Exercise description: Your task is to reproduce exactly the lines from the line with "By looking at" through the end of the records below.

-- START OF Dataset records --

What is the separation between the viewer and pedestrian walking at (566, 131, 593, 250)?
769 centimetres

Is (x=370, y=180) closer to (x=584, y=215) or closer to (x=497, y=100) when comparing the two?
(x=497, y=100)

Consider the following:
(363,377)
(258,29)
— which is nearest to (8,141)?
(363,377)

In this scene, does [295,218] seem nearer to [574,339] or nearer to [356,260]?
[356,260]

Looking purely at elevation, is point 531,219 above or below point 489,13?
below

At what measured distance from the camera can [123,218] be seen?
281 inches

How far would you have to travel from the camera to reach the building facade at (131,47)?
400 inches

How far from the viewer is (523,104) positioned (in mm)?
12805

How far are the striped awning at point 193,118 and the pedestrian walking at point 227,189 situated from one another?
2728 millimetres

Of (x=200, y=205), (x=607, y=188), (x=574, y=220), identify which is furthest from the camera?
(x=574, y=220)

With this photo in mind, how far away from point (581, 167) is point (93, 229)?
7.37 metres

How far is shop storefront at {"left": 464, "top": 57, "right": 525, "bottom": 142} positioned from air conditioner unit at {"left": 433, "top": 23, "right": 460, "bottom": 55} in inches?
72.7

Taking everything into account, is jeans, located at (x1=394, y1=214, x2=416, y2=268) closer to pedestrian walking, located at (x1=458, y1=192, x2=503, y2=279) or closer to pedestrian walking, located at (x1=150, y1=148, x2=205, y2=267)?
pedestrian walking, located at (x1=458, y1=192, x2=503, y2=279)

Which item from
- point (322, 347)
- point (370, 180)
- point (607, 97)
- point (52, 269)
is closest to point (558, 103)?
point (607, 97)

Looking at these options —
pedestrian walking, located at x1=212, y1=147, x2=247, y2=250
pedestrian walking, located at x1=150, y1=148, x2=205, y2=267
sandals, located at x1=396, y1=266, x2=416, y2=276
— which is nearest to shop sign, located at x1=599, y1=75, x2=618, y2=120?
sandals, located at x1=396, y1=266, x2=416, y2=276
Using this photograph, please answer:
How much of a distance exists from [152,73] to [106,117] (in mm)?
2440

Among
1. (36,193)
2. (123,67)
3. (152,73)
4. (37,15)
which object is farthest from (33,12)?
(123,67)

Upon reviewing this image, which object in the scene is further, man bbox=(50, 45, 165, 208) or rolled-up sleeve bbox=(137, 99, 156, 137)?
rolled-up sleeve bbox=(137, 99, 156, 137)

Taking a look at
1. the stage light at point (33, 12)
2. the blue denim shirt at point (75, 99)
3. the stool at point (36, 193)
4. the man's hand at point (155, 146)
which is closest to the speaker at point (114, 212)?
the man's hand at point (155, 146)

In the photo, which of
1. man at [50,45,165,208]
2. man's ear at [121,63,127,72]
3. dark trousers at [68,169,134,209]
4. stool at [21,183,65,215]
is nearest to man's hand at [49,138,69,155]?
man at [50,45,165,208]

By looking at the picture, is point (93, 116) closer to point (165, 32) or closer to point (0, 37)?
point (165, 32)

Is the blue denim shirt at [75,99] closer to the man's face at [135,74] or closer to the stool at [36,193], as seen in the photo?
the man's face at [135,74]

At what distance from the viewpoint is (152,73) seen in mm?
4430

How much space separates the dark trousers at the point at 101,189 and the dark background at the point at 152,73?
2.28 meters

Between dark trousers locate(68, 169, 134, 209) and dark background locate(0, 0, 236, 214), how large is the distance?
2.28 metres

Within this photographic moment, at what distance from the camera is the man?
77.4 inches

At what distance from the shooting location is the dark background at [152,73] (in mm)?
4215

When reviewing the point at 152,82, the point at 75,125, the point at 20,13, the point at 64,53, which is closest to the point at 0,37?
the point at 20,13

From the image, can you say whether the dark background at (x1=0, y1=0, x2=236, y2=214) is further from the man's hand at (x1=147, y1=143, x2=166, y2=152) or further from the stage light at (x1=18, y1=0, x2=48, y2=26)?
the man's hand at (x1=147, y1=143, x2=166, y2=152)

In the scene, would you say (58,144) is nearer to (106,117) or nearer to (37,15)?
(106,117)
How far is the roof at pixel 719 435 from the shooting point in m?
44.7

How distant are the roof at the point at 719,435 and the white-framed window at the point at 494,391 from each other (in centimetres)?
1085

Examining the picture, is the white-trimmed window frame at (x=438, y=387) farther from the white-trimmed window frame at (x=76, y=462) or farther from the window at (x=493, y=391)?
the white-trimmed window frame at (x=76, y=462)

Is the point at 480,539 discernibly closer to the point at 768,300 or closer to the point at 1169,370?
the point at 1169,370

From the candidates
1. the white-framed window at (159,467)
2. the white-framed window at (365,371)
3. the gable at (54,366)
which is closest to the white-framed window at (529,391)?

-- END OF Dataset records --

Response for this exercise:
By looking at the picture, is point (93, 116) closer to point (165, 32) or closer to point (0, 37)?
point (165, 32)

Is the blue denim shirt at [75,99] closer to the man's face at [135,74] or closer to the stool at [36,193], as seen in the photo?
the man's face at [135,74]

At what distance from the viewpoint is (152,73) seen in mm?
4430

How much space separates the dark trousers at the point at 101,189 and the dark background at the point at 152,73?
2.28 meters

Between dark trousers locate(68, 169, 134, 209) and dark background locate(0, 0, 236, 214), how large is the distance?
2.28 metres

Within this photographic moment, at what distance from the camera is the man?
77.4 inches

At what distance from the shooting location is the dark background at [152,73] (in mm)?
4215

When reviewing the point at 152,82, the point at 75,125, the point at 20,13, the point at 64,53, which is closest to the point at 0,37?
the point at 20,13

From the image, can you say whether the dark background at (x1=0, y1=0, x2=236, y2=214) is further from the man's hand at (x1=147, y1=143, x2=166, y2=152) or further from the stage light at (x1=18, y1=0, x2=48, y2=26)?
the man's hand at (x1=147, y1=143, x2=166, y2=152)

In the scene, would you say (58,144) is nearer to (106,117) or nearer to (37,15)?
(106,117)
How far is the roof at pixel 719 435 from the shooting point in m?
44.7

How distant are the roof at the point at 719,435 and the white-framed window at the point at 494,391 from each other (in centimetres)?
1085

Examining the picture, is the white-trimmed window frame at (x=438, y=387) farther from the white-trimmed window frame at (x=76, y=462) or farther from the window at (x=493, y=391)?
the white-trimmed window frame at (x=76, y=462)

Is the point at 480,539 discernibly closer to the point at 768,300 or closer to the point at 1169,370?
the point at 1169,370

From the candidates
1. the white-framed window at (159,467)
2. the white-framed window at (365,371)
3. the gable at (54,366)
which is closest to the white-framed window at (529,391)?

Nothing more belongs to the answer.